>> Start TEXT EXTRACT
CREVELLO: You captured the exact right word – collaborate. This was a collaboration. They had only read the pilot script. When we started speaking with them, they had read 60 of what would become 500 pages of material, so every page was informed by that collaboration. They started doing their own research. They had very strong opinions about the characters. It continually pushed Lee and I to make the characters deeper and more. Sometimes, with a story like this, there’s something delicious about rendering characters like this into caricatures, and Annie and Jared had no interest in that, so we just kept making them more complicated. That’s why your reaction of, “Are they good? Are they bad? Do I like them? Do I not like them?,” they helped drive us there, which is just so much more interesting.

Being a showrunner is not a job that there’s one way to prepare for and there’s no one way to do it. You have to know a little bit about everything because everyone is asking you questions that they expect you to have answers to. Is it the type of job that’s really sink-or-swim? Do you know right away whether it’s something you’re suited for? What are the specific challenges that come with running this show?
>> End TEXT EXTRACT
>> Start DATASET SECTION
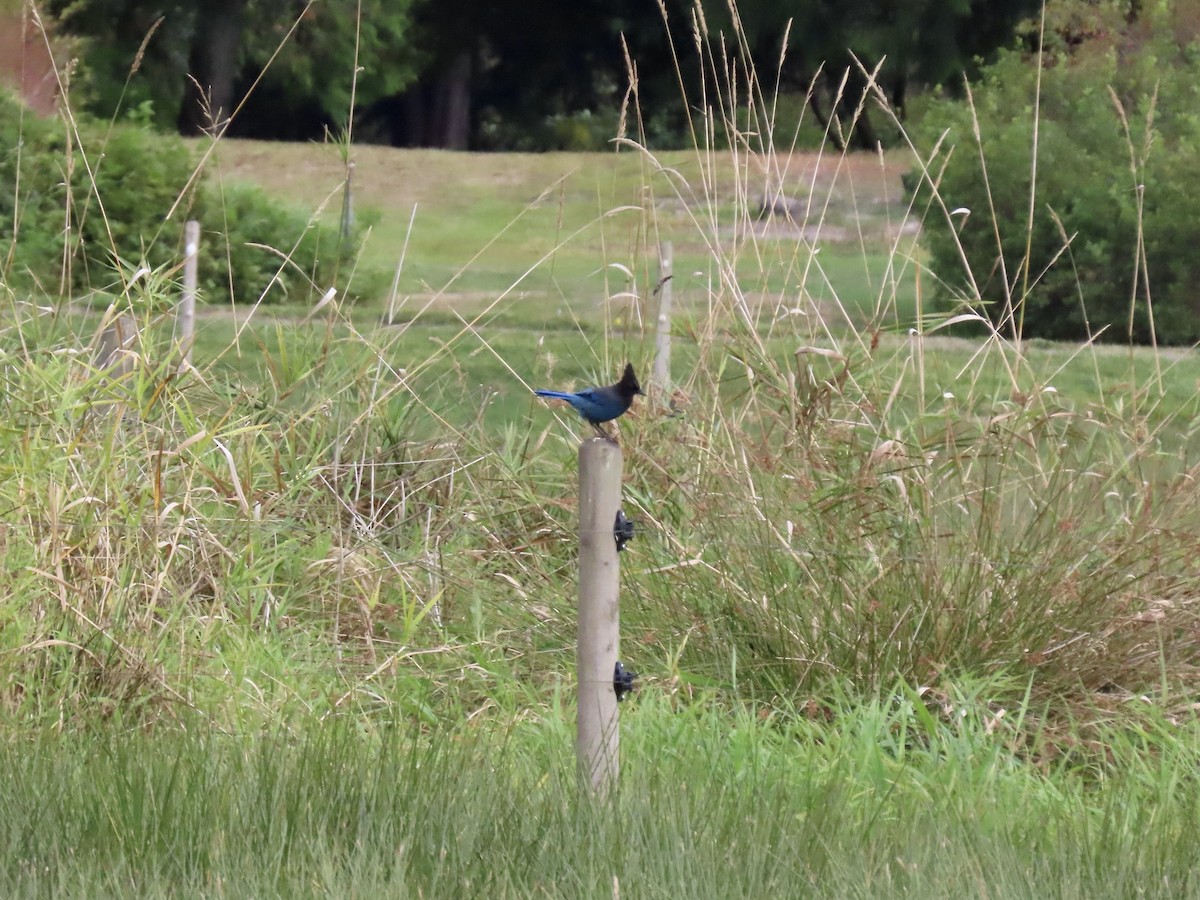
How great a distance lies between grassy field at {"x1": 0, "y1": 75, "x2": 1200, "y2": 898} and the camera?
8.84 feet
>> End DATASET SECTION
- WHAT YOU WILL DO -
- 1) Name every person mentioned by name in the interview extract about the show's collaboration.
- 2) Write the next part of the interview extract about the show's collaboration, continuing after its final question.

- RESULTS BY TASK -
- 1) Crevello, Lee, Annie, Jared

- 2)
EISENBERG: Showrunning, in general, is incredibly difficult. I try explaining it to my friends and family, who are not in the business. You’re responsible for 250 people. You’re coordinating with construction guys and production designers, you’re approving sets and costumes, and you’re editing and making music choices. There are a million decisions, every day. If you step away from your computer for 15 minutes, what you’re brought back to is just terrifying, with all the emails in your inbox. And then, with a show like this, the other responsibility was that it’s based on a true story, so you have to get it right. We were constantly talking to legal. We were talking outside council. We were reading and rereading, and listening to podcasts, and listening to interviews. There was a real responsibility. We had no interest in vilifying Adam and Rebekah. We had no interest in making them heroes, but we felt a real responsibility to treating them fairly and accurately. That was so much of what our time was spent doing. You just have to multitask. Thankfully, with Drew and I, there’s two of us, so one of us was able to be in one place while the other was taking care of something else. It’s relentless. Drew and I have been working on this show for over two years, and we approved our final shot last week.

CREVELLO: Lee has done this a million times. He’s showrun quite a few shows. This was my first time. So, it would’ve been sink or swim, had I not had Lee by my side.

EISENBERG: But there were times we were together where we were both sinking. No amount of experience helps with that.

CREVELLO: I come from the film side of things and I worked in film for 16 years. This is my first real TV project. These days, especially with movie stars doing TV, it’s all the complexity of film plus all the complexity of TV. The medium is morphing a little bit.

EISENBERG: I would just say it’s the complexity of film with the length of TV.

WeCrashed is available to stream at Apple TV+.